- STUDY TEXT:
▼▼▼

Comment by rafaelmn

Comment by rafaelmn 3 days ago

13 replies

> Do I really think that BG3 being slightly prettier than, say, Dragon Age / Skyrim / etc made it a more enticing game?

Absolutely - graphical improvements make the game more immersive for me and I don't want to go back and replay the games I spent hundreds of hours in mid two thousands, like say NVN or Icewind Dale (never played BG 2). It's just not the same feeling now that I've played games with incomparable graphics, polished mechanics and movie level voice acting/mocap cutscenes. I even picked up Mass Effect recently out of nostalgia but gave up fast because it just isn't as captivating as it was back when it was peak graphics.

adlpz 3 days ago

Well this goes to show that, as some other commenter said, the gamer community (whatever that is) is indeed very fragmented.

I routinely re-play games like Diablo 2 or BG1/2 and I couldn't care less about graphics, voice acting or motion capture.

BolexNOLA 3 days ago

> Absolutely - graphical improvements make the game more immersive for me

Exactly. Graphics are not the end all be all for assessing games, but it’s odd how quickly people handwave away graphics in a visual medium.

▲▲▲

- TASKS TO COMPLETE:
1. According to the comment thread, which game did rafaelmn recently pick up out of nostalgia?
2. List every username that posts in the comment thread.
3. Write out the stretch of the comment thread from "Well this goes" through "a visual medium.".
Answer using only the comment thread.

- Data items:
▼▼▼

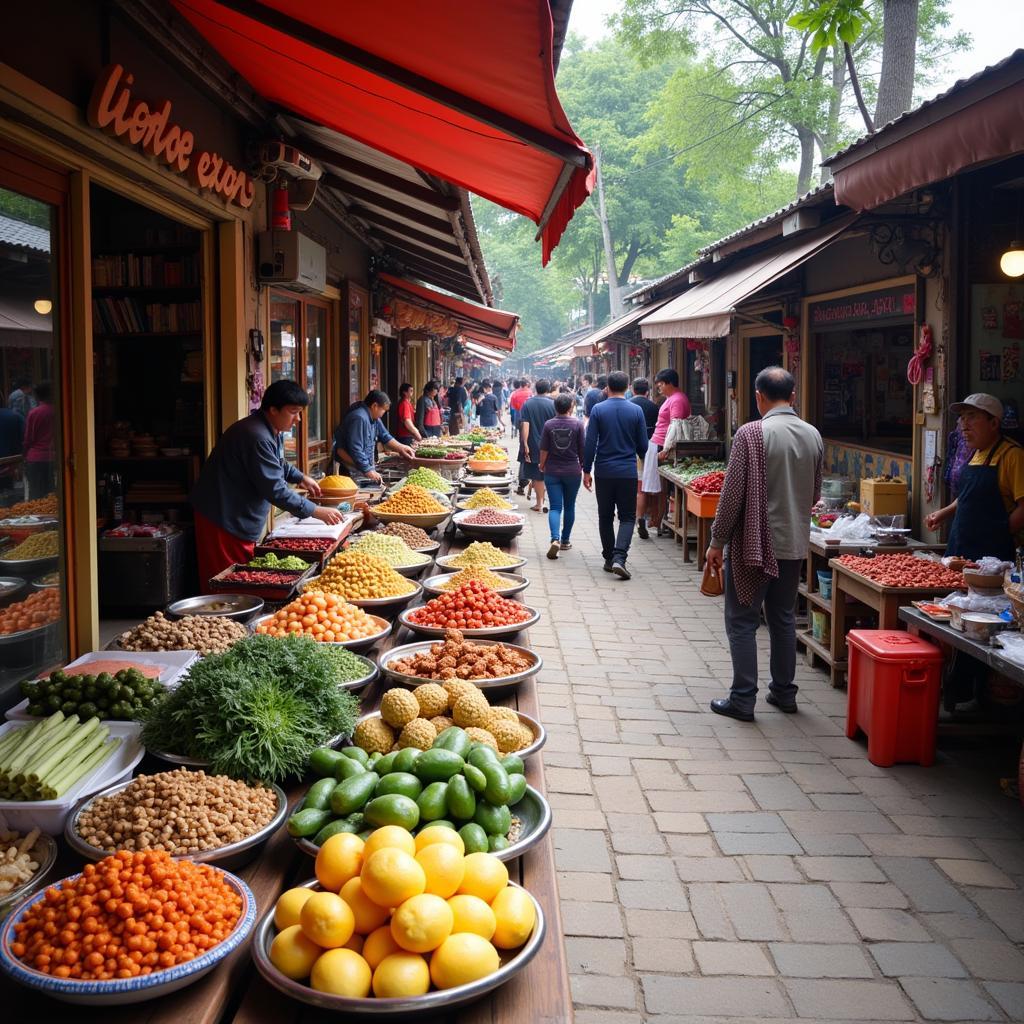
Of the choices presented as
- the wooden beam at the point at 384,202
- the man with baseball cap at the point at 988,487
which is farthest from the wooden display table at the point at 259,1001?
the wooden beam at the point at 384,202

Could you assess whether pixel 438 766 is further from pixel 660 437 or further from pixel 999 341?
pixel 660 437

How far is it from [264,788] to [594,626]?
5.96 meters

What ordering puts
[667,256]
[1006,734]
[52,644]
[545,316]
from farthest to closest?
1. [545,316]
2. [667,256]
3. [1006,734]
4. [52,644]

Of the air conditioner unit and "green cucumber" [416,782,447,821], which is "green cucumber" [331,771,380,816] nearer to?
"green cucumber" [416,782,447,821]

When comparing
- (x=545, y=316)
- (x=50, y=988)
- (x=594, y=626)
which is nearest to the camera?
(x=50, y=988)

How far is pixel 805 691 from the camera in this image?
664 cm

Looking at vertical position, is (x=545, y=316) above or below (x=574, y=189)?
above

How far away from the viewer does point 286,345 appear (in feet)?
31.9

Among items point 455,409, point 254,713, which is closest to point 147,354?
point 254,713

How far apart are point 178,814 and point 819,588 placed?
5859 mm

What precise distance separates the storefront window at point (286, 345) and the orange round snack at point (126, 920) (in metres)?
7.04

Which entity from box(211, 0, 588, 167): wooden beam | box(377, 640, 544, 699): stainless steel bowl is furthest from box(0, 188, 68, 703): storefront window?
box(377, 640, 544, 699): stainless steel bowl

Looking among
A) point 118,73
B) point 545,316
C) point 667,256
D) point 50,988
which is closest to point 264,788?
point 50,988

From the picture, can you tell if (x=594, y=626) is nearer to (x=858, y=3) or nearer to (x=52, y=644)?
(x=52, y=644)
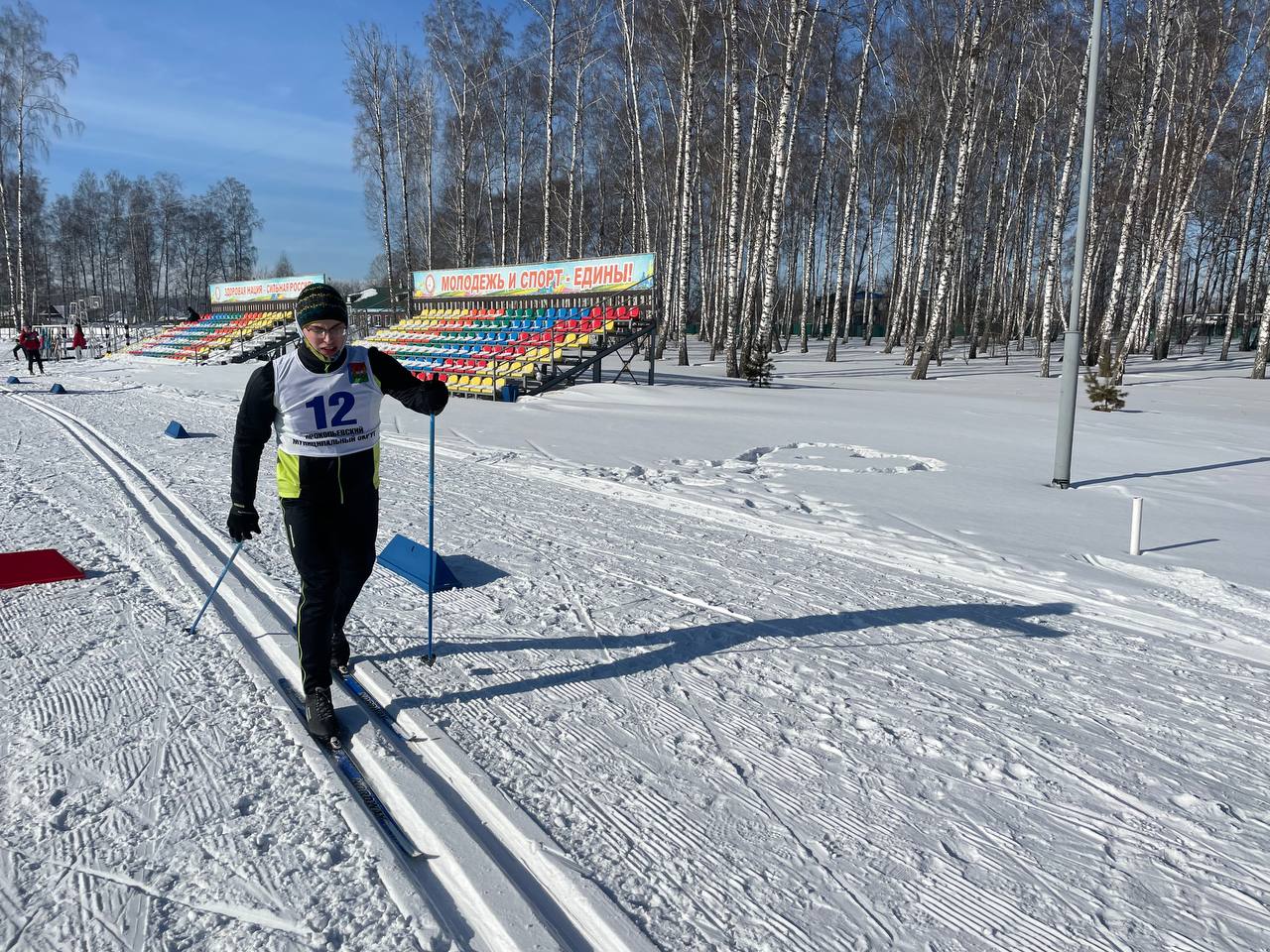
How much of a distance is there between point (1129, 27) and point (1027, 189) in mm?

▲▲▲

- OUTPUTS BY TASK:
1. Mass Effect

2. rafaelmn, adlpz, BolexNOLA

3.
Well this goes to show that, as some other commenter said, the gamer community (whatever that is) is indeed very fragmented.

I routinely re-play games like Diablo 2 or BG1/2 and I couldn't care less about graphics, voice acting or motion capture.

BolexNOLA 3 days ago

> Absolutely - graphical improvements make the game more immersive for me

Exactly. Graphics are not the end all be all for assessing games, but it’s odd how quickly people handwave away graphics in a visual medium.